/---

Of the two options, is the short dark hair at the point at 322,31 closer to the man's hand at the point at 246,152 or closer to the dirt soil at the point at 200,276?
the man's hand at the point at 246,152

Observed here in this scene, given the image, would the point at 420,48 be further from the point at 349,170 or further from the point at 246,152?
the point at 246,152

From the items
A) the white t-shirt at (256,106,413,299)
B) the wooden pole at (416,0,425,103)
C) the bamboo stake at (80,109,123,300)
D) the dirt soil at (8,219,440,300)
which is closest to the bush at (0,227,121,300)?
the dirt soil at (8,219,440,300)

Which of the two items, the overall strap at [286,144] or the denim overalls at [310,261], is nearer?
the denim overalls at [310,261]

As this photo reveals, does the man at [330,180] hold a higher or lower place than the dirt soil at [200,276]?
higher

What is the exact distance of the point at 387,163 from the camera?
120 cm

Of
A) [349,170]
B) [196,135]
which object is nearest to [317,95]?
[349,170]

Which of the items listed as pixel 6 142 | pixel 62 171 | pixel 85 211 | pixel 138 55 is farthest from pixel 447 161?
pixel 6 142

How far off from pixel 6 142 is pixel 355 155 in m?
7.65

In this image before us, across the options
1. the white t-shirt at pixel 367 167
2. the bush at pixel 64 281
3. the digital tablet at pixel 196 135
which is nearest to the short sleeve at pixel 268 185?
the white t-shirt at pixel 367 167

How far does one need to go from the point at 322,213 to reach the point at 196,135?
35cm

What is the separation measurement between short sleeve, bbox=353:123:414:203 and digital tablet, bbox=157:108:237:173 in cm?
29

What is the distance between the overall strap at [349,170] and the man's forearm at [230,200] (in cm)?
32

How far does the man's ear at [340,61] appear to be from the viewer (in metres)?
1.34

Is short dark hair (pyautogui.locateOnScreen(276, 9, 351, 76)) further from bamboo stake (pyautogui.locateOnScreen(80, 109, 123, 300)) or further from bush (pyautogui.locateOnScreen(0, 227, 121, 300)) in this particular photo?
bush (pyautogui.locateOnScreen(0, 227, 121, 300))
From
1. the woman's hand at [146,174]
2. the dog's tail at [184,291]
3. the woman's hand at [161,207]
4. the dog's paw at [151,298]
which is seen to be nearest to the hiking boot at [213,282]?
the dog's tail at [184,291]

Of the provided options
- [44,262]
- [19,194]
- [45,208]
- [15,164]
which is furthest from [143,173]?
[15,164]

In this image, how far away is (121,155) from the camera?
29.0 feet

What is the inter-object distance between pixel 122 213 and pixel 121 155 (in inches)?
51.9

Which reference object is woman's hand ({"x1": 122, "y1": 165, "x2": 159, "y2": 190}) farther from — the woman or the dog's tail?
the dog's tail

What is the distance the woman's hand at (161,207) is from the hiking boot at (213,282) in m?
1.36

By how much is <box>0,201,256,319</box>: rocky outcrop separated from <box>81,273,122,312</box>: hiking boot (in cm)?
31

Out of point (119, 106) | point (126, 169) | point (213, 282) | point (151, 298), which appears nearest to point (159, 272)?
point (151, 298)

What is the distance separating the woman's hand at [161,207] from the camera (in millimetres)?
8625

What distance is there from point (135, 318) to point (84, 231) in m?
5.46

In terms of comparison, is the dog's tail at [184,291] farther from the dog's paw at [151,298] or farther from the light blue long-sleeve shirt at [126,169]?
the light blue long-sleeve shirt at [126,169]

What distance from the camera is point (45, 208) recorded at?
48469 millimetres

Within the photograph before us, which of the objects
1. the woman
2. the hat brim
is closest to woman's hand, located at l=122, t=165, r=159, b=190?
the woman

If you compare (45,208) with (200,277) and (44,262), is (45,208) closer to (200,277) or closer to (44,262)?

\---

PROBLEM:
Repeat the preceding lines exactly, please, every one of them.

RESPONSE FOR THIS EXERCISE:
Of the two options, is the short dark hair at the point at 322,31 closer to the man's hand at the point at 246,152 or closer to the dirt soil at the point at 200,276?
the man's hand at the point at 246,152

Observed here in this scene, given the image, would the point at 420,48 be further from the point at 349,170 or further from the point at 246,152?
the point at 246,152

From the items
A) the white t-shirt at (256,106,413,299)
B) the wooden pole at (416,0,425,103)
C) the bamboo stake at (80,109,123,300)
D) the dirt soil at (8,219,440,300)
which is closest to the bush at (0,227,121,300)?
the dirt soil at (8,219,440,300)

Which of the two items, the overall strap at [286,144] or the denim overalls at [310,261], is nearer?
the denim overalls at [310,261]

As this photo reveals, does the man at [330,180] hold a higher or lower place than the dirt soil at [200,276]?
higher

What is the exact distance of the point at 387,163 from the camera?
120 cm

Of
A) [349,170]
B) [196,135]
which object is nearest to [317,95]?
[349,170]

Which of the items listed as pixel 6 142 | pixel 62 171 | pixel 85 211 | pixel 138 55 is farthest from pixel 447 161?
pixel 6 142

How far off from pixel 6 142 is pixel 355 155 in m?
7.65

In this image before us, across the options
1. the white t-shirt at pixel 367 167
2. the bush at pixel 64 281
3. the digital tablet at pixel 196 135
which is nearest to the short sleeve at pixel 268 185?
the white t-shirt at pixel 367 167

How far does one need to go from the point at 322,213 to reach the point at 196,135?
35cm

What is the separation measurement between short sleeve, bbox=353:123:414:203 and digital tablet, bbox=157:108:237:173 in cm?
29

What is the distance between the overall strap at [349,170] and the man's forearm at [230,200] (in cm)?
32

How far does the man's ear at [340,61] appear to be from the viewer (in metres)?
1.34

Is short dark hair (pyautogui.locateOnScreen(276, 9, 351, 76)) further from bamboo stake (pyautogui.locateOnScreen(80, 109, 123, 300)) or further from bush (pyautogui.locateOnScreen(0, 227, 121, 300)) in this particular photo?
bush (pyautogui.locateOnScreen(0, 227, 121, 300))
From
1. the woman's hand at [146,174]
2. the dog's tail at [184,291]
3. the woman's hand at [161,207]
4. the dog's paw at [151,298]
which is seen to be nearest to the hiking boot at [213,282]?
the dog's tail at [184,291]

Of the provided options
- [44,262]
- [19,194]
- [45,208]
- [15,164]
which is furthest from [143,173]?
[15,164]

In this image, how far away is (121,155) from the camera?
29.0 feet

What is the inter-object distance between pixel 122 213 and pixel 121 155 (in inches)?
51.9

Which reference object is woman's hand ({"x1": 122, "y1": 165, "x2": 159, "y2": 190}) farther from — the woman or the dog's tail?
the dog's tail

What is the distance the woman's hand at (161,207) is from the hiking boot at (213,282) in m?
1.36

By how much is <box>0,201,256,319</box>: rocky outcrop separated from <box>81,273,122,312</box>: hiking boot (in cm)?
31

Out of point (119, 106) | point (126, 169) | point (213, 282) | point (151, 298), which appears nearest to point (159, 272)?
point (151, 298)

What is the distance separating the woman's hand at [161,207] from the camera (in millimetres)?
8625

What distance is there from point (135, 318) to point (84, 231) in m?
5.46

In terms of comparison, is the dog's tail at [184,291] farther from the dog's paw at [151,298] or farther from the light blue long-sleeve shirt at [126,169]?
the light blue long-sleeve shirt at [126,169]

What distance from the camera is point (45, 208) recorded at?
48469 millimetres

Within the photograph before us, which of the objects
1. the woman
2. the hat brim
is closest to woman's hand, located at l=122, t=165, r=159, b=190?
the woman

If you compare (45,208) with (200,277) and (44,262), is (45,208) closer to (200,277) or closer to (44,262)?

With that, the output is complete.